Unfortunately many of us may at some point in life experience trauma. Trauma could be defined as persisting psychological and/or physical symptoms following a dangerous or threatening experience. The effects can be varied. The sufferer may experience flashbacks, panic attacks, phobic responses, nightmares, insomnia, anxiety or anger outbursts for example. Such symptoms can profoundly affect the sufferers quality of life. Work and relationships can be severely affected which places further strain on the sufferer.

Whether the traumatic event was a road accident, a violent assault, an ongoing stressful situation or even systematic abuse, the mechanism is largely the same. When faced with a threatening situation the brain switches the body into survival mode often called fight, flight or freeze. There is a part of the brain called the amygdala which is, essentially the fear control centre. The amygdala is sensitised when one is in fight, flight or freeze and registers all the details of the event. In the traumatised individual the body and mind don’t return to a normal resting state and the amygdala is on red alert looking out for similar danger. That’s why a returning soldier may dive for cover when a loud noise such as a car backfire is heard. The amygdala does this automatically without conscious thought and this is why trauma can be difficult to treat using conventional talking therapy. The reactions are not logical or reasoned but generated by the primitive survival centres of the brain.

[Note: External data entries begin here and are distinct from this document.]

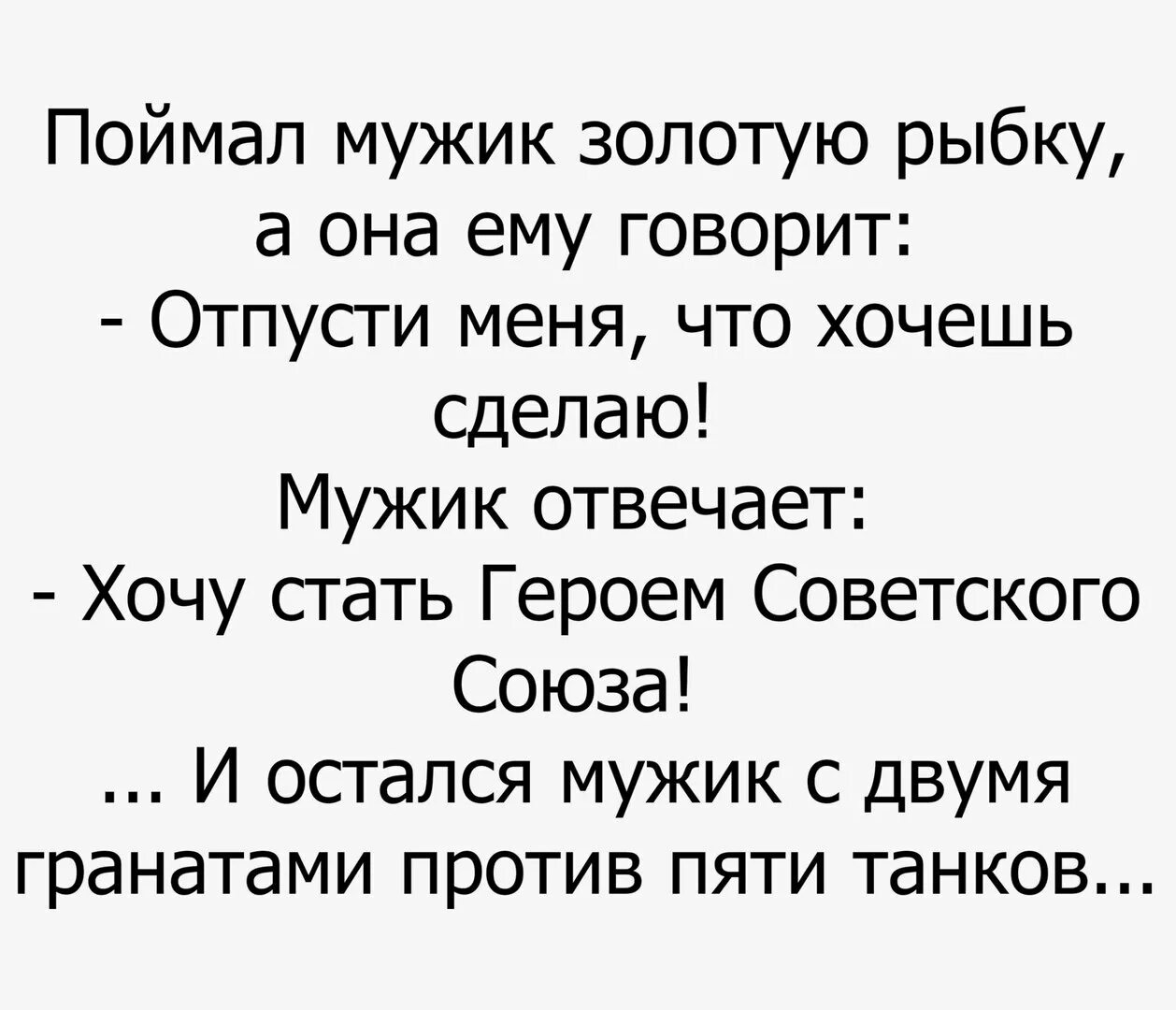 Поймал мужик золотую рыбку, а она ему говорит:
- Отпусти меня, что хочешь сделаю!
Мужик отвечает:
- Хочу стать Героем Советского Союза!
... И остался мужик с двумя гранатами против пяти танков...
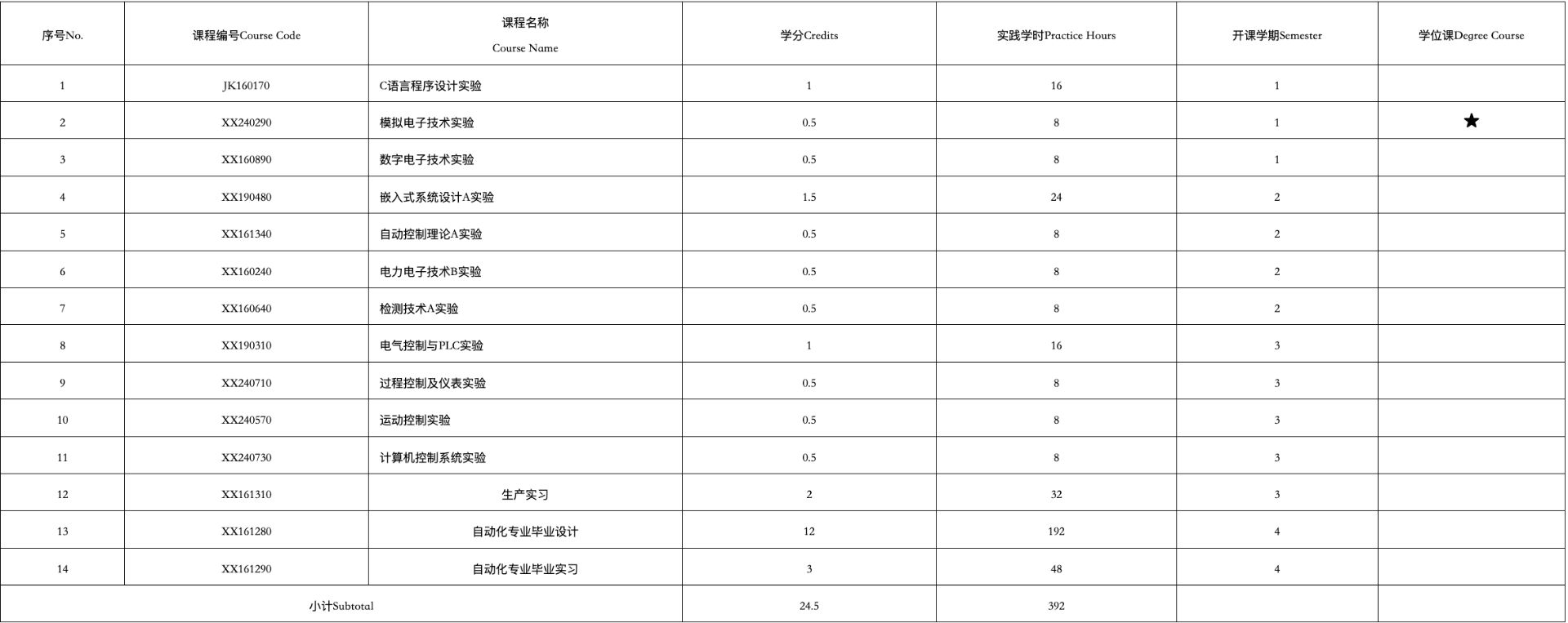 | 序号No. | 课程编号Course Code | 课程名称 Course Name | 学分Credits | 实践学时Practice Hours | 开课学期Semester | 学位课Degree Course |
|---|---|---|---|---|---|---|
| 1 | JK160170 | C语言程序设计实验 | 1 | 16 | 1 | |
| 2 | XX240290 | 模拟电子技术实验 | 0.5 | 8 | 1 | ★ |
| 3 | XX160890 | 数字电子技术实验 | 0.5 | 8 | 1 | |
| 4 | XX190480 | 嵌入式系统设计A实验 | 1.5 | 24 | 2 | |
| 5 | XX161340 | 自动控制理论A实验 | 0.5 | 8 | 2 | |
| 6 | XX160240 | 电力电子技术B实验 | 0.5 | 8 | 2 | |
| 7 | XX160640 | 检测技术A实验 | 0.5 | 8 | 2 | |
| 8 | XX190310 | 电气控制与PLC实验 | 1 | 16 | 3 | |
| 9 | XX240710 | 过程控制及仪表实验 | 0.5 | 8 | 3 | |
| 10 | XX240570 | 运动控制实验 | 0.5 | 8 | 3 | |
| 11 | XX240730 | 计算机控制系统实验 | 0.5 | 8 | 3 | |
| 12 | XX161310 | 生产实习 | 2 | 32 | 3 | |
| 13 | XX161280 | 自动化专业毕业设计 | 12 | 192 | 4 | |
| 14 | XX161290 | 自动化专业毕业实习 | 3 | 48 | 4 | |
| 小计Subtotal | | | 24.5 | 392 | | |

The good news is that it is possible to reset the fear response and return the body to it’s resting state using hypnotherapy and similar methods. When this is achieved the symptoms resolve and the individual can return to normality.  Hypnotherapy and related techniques are particularly good for treating trauma because the focus is precisely directed at this kind of automatic subconscious response.

Individual results vary from person to person.